Department of Applied Chemistry, Graduate School of Engineering, Nagoya University, Furo-cho, Chikusa-ku, Nagoya, 464-8603, Japan.
Langmuir. 2012 Dec 18;28(50):17524-9. doi: 10.1021/la3042023. Epub 2012 Dec 7.

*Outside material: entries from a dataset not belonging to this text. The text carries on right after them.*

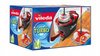 VILEDA Mop obrotowy Turbo 3w1 Microfibre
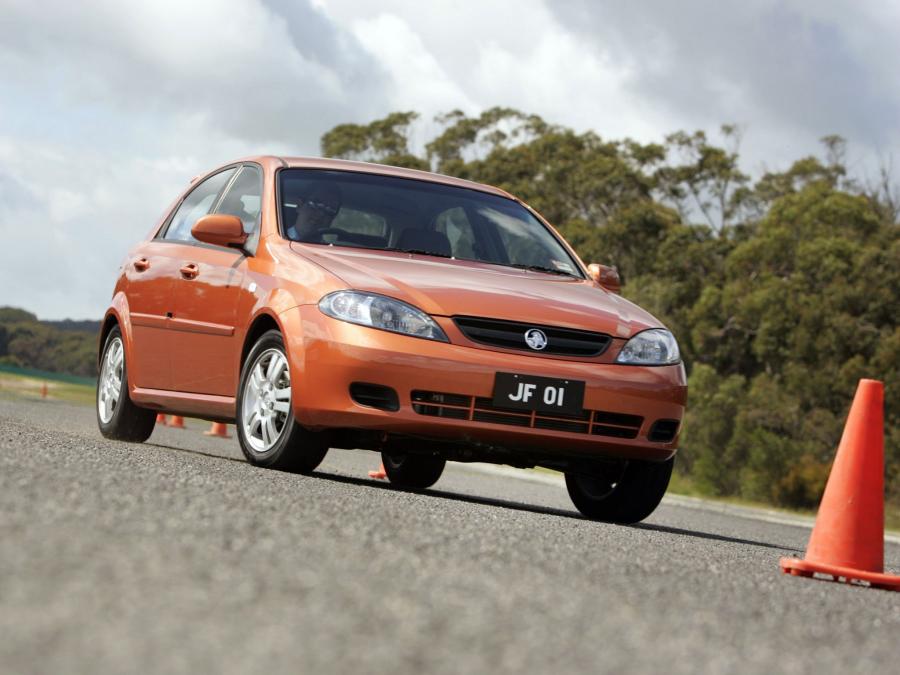  Holden Viva Hatchback 2005 года  (фото 19 из 21)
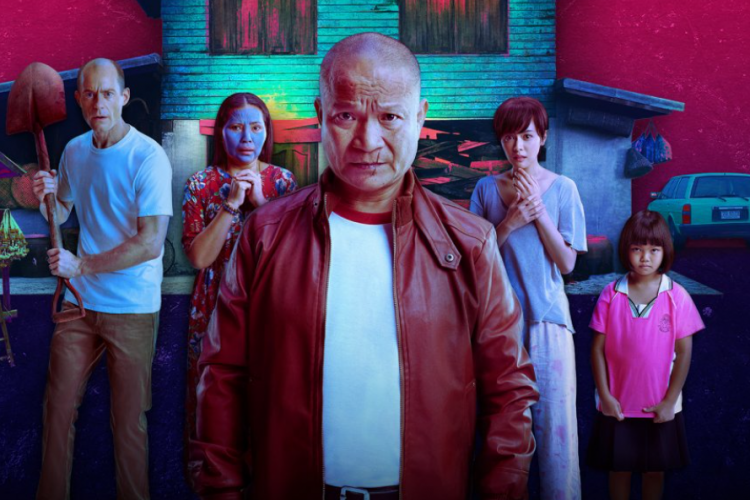 Sinopsis Film The Murderer (2023), Kisah Misteri Berbalut Komedi yang Dibintangi Oleh Phetthai Vongkhumlao, Tayang di Netflix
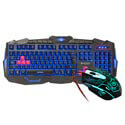 Combo Teclado/Raton Woxter Gaming Stinger Fx80 Kit Km Usb | Quonty.com | GM26-005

We report facile preparation of nanoporous thin films by rinsing out a metal salt from nanophase-separated hybrid films composed of a block copolymer and a water-soluble metal salt. Nanophase-separated hybrids were prepared by mixing polystyrene-b-poly(4-vinylpyridine) (PS-P4VP) and iron(III) chloride in a solvent of pyridine, followed by solvent-casting and thermal-annealing. Film samples with a thickness of ca. 100 nm were fabricated from the nanophase-separated hybrids by using a microtoming technique. Metal salts in the films were removed by immersion into water to fabricate nanopores. Morphological observations were conducted by using transmission electron microscopy (TEM). Ordered cylindrical nanopores were clearly observed in the thin films prepared from the water-immersed hybrids which originally present cylindrical nanodomains. These nanoporous films were modified by loading another metal salt, samarium(III) nitrate, into the nanopores on the basis of the coordination ability of P4VP tethered to the pore walls. The samples after loading treatment were evaluated by TEM observation and elemental analysis with energy dispersive X-ray spectroscopy.
我们报告了通过从由嵌段共聚物和水溶性金属盐组成的纳米相分离杂化膜中冲洗出金属盐来制备纳米多孔薄膜的简便方法。通过在吡啶溶剂中混合聚苯乙烯-b-聚(4-乙烯基吡啶)(PS-P4VP)和三氯化铁,然后进行溶剂浇铸和热退火,制备了纳米相分离的杂化物。通过使用微切割技术,从纳米相分离的杂化物中制备了厚度约为 100nm 的薄膜样品。通过将薄膜浸入水中来去除金属盐,以制备纳米孔。通过透射电子显微镜(TEM)进行了形态观察。在从最初呈现圆柱形纳米区的水浸杂化物制备的薄膜中,可以清楚地观察到有序的圆柱形纳米孔。这些纳米多孔薄膜通过基于连接到孔壁的 P4VP 的配位能力将另一种金属盐,硝酸钐(III)加载到纳米孔中来进行修饰。通过 TEM 观察和能量色散 X 射线光谱的元素分析对负载处理后的样品进行了评估。